The first step in choosing the right language professional for your project is to look for a person who has the knowledge and experience to work with the text you need translated. Some translators, editors, and writers specialize in law, medicine, or engineering—technical fields that require very specific knowledge and training. But a translator who executes a perfect translation of a technical document may be hard put to translate an advertising slogan, a magazine article about fashion, or a museum catalog. Each professional brings a unique combination of talents, skills, and experience to the communications market.
In translation, intellectual curiosity and life experience are as important as academic training. Where translators have travelled or lived, other occupations they may have practiced, their cultural, intellectual, and scientific interests and activities, and many other factors will determine what type of text they are best at translating. If a client asks me to translate a text that is not related to one of my fields of experience or expertise, I don’t hesitate to recommend a colleague who specializes in that field for the job.
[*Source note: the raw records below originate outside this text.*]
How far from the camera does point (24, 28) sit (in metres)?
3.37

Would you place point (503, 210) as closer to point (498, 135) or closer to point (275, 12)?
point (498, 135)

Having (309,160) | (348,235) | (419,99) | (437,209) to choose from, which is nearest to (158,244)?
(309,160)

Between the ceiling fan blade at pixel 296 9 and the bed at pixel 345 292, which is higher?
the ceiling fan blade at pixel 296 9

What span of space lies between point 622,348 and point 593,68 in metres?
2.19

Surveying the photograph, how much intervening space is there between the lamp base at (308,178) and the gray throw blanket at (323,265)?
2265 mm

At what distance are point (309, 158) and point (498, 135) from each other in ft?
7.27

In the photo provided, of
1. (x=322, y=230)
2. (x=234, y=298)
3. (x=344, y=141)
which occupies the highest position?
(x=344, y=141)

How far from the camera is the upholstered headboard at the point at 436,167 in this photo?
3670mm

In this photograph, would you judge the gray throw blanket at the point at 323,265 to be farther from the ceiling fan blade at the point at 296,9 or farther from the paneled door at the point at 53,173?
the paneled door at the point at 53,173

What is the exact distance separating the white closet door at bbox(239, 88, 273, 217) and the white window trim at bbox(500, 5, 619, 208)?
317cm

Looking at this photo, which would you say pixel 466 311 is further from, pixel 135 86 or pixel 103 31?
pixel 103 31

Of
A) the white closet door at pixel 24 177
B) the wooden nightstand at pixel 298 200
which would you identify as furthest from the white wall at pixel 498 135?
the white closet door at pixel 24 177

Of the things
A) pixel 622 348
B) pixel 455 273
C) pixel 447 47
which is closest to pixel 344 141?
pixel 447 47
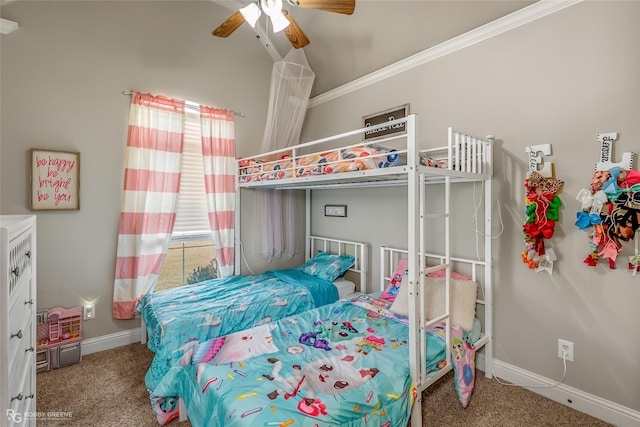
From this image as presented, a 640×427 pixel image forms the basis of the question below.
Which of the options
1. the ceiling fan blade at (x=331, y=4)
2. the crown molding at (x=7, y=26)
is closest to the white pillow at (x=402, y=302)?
the ceiling fan blade at (x=331, y=4)

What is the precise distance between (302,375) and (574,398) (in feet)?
6.11

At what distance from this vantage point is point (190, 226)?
10.8ft

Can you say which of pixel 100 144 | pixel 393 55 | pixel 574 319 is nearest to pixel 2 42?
pixel 100 144

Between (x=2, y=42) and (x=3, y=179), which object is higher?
(x=2, y=42)

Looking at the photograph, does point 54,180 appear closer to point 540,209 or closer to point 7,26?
point 7,26

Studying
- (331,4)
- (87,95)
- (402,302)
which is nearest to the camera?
(331,4)

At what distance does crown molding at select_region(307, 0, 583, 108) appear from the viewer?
204 centimetres

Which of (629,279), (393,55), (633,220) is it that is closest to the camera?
(633,220)

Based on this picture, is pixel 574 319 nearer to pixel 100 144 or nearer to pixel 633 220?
pixel 633 220

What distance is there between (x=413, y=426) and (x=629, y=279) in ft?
5.08

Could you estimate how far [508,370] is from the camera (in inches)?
90.5

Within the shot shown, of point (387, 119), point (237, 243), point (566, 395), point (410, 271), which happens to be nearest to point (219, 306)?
point (237, 243)

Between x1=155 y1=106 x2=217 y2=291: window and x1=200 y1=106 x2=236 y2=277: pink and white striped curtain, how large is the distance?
12 centimetres

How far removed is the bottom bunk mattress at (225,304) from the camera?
7.09 feet
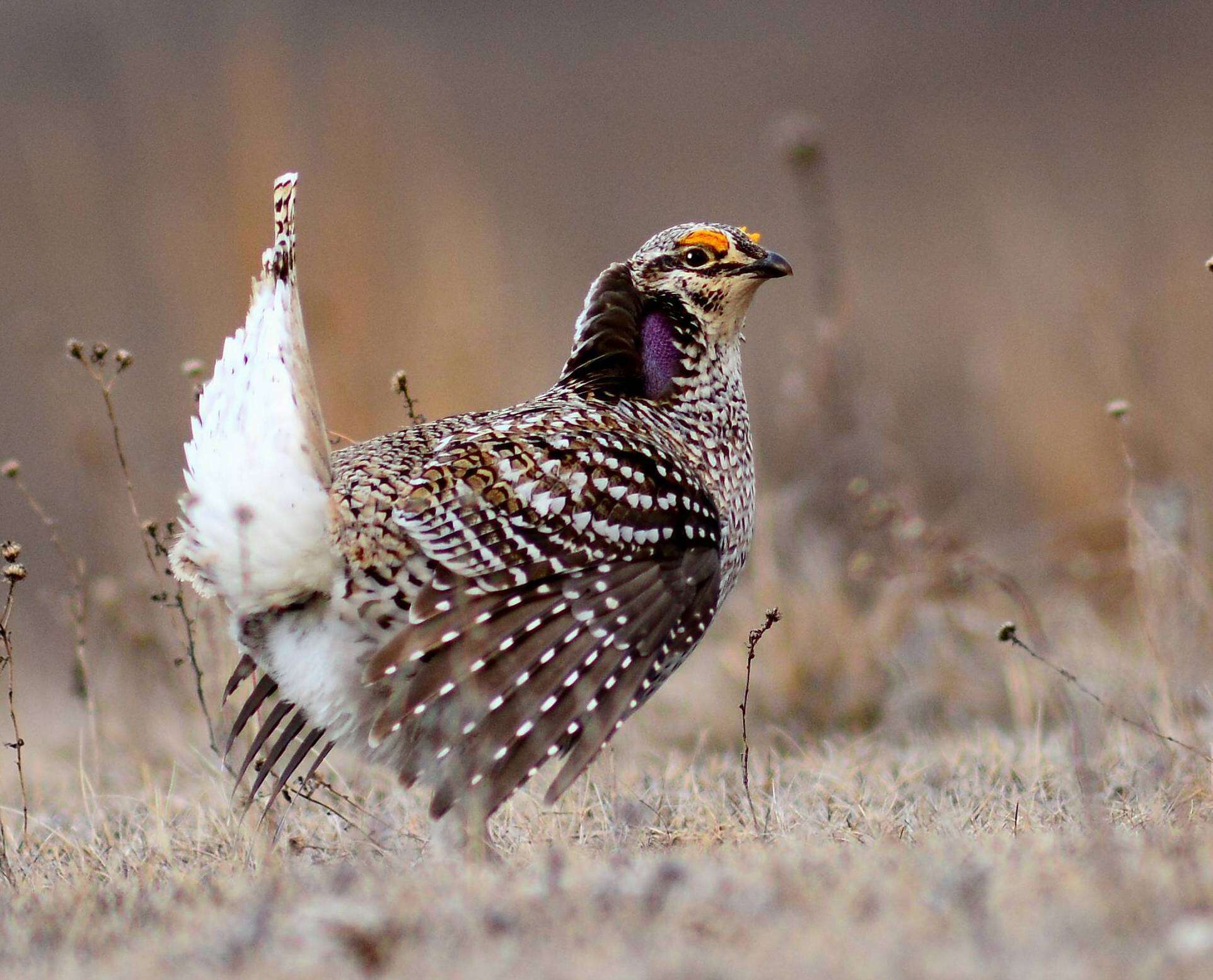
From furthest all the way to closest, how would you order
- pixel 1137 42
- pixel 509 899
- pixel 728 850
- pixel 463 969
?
pixel 1137 42 → pixel 728 850 → pixel 509 899 → pixel 463 969

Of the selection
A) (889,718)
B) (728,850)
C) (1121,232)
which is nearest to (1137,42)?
(1121,232)

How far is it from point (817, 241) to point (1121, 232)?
5508mm

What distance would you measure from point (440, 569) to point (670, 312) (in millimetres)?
1238

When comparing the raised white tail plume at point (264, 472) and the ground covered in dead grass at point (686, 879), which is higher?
the raised white tail plume at point (264, 472)

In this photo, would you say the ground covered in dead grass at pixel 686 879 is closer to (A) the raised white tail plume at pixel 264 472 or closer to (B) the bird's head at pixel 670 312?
(A) the raised white tail plume at pixel 264 472

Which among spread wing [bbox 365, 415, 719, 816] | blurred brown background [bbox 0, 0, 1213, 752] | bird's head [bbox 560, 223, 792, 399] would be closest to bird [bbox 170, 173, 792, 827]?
spread wing [bbox 365, 415, 719, 816]

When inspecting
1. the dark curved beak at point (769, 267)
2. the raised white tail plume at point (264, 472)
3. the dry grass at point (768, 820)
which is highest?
the dark curved beak at point (769, 267)

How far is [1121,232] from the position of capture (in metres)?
11.1

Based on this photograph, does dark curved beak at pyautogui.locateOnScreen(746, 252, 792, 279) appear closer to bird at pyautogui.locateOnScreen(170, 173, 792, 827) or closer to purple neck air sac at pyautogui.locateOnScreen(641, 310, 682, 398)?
purple neck air sac at pyautogui.locateOnScreen(641, 310, 682, 398)

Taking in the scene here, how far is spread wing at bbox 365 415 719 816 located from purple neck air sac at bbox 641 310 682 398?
20.4 inches

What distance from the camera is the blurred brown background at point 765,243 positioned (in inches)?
251

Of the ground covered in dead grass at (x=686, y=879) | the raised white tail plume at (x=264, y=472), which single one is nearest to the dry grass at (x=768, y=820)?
the ground covered in dead grass at (x=686, y=879)

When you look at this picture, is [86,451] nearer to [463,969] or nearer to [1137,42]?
[463,969]

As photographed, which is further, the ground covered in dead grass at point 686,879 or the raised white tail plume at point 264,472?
the raised white tail plume at point 264,472
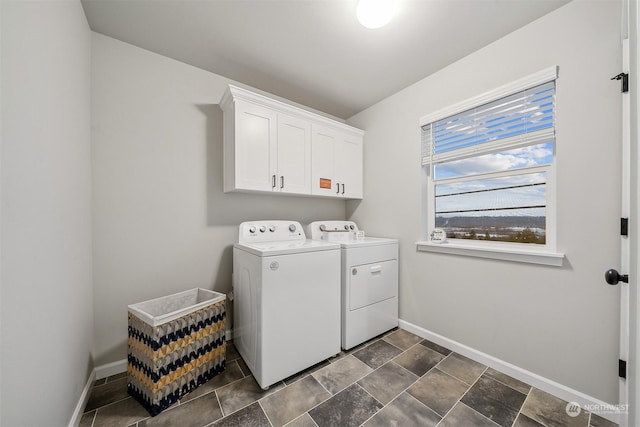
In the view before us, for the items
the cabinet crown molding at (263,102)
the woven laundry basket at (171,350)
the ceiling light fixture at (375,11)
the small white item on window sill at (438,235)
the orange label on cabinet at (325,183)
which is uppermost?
the ceiling light fixture at (375,11)

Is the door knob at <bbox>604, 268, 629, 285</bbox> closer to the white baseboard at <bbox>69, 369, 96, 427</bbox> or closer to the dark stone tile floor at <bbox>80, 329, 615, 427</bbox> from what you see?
the dark stone tile floor at <bbox>80, 329, 615, 427</bbox>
It’s a good idea to work with a translator who has spent a significant amount of time in a country where the language he or she is translating from is spoken. Living in Spain for over a decade has not only given me an opportunity for me to improve and use my language skills; it has also permitted me to gain useful insight into Spanish society and culture. Years spent working as a bilingual executive secretary have provided me with valuable general knowledge concerning the Spanish Social Security system, labor relations, and business protocol as well as more specific insight into various sectors important to the Spanish economy. Here in Spain, I also enjoy access to an almost unlimited range of reference sources. If I have a question concerning a term or a concept, I can consult an authority or specialist by telephone or visit a nearby library or archive. Whether a text is related to art, architecture, history, tourism, gastronomy, or enology—or more specifically to Roman ruins, Romanesque abbeys, objects of art in the Guggenheim Bilbao or the Prado in Madrid, the wines of a particular region, or the beaches of the Mediterranean—my proximity to the real thing helps me translate, edit, or write a text with an authority that comes from personal experience as well as professional training.
Always request samples of a prospective collaborator’s work if they are not downloadable from his or her website. Membership in professional associations and evidence of ongoing professional training are also signs that a person is a serious wordsmith.
Whenever possible, maintain personal contact with the language professionals you contract. You will get better service by developing long-term relationships with specific translators, editors, or writers. The longer you work together and the better they know and understand your sector, services or products, and your communications style, the more effective their translations and texts will be.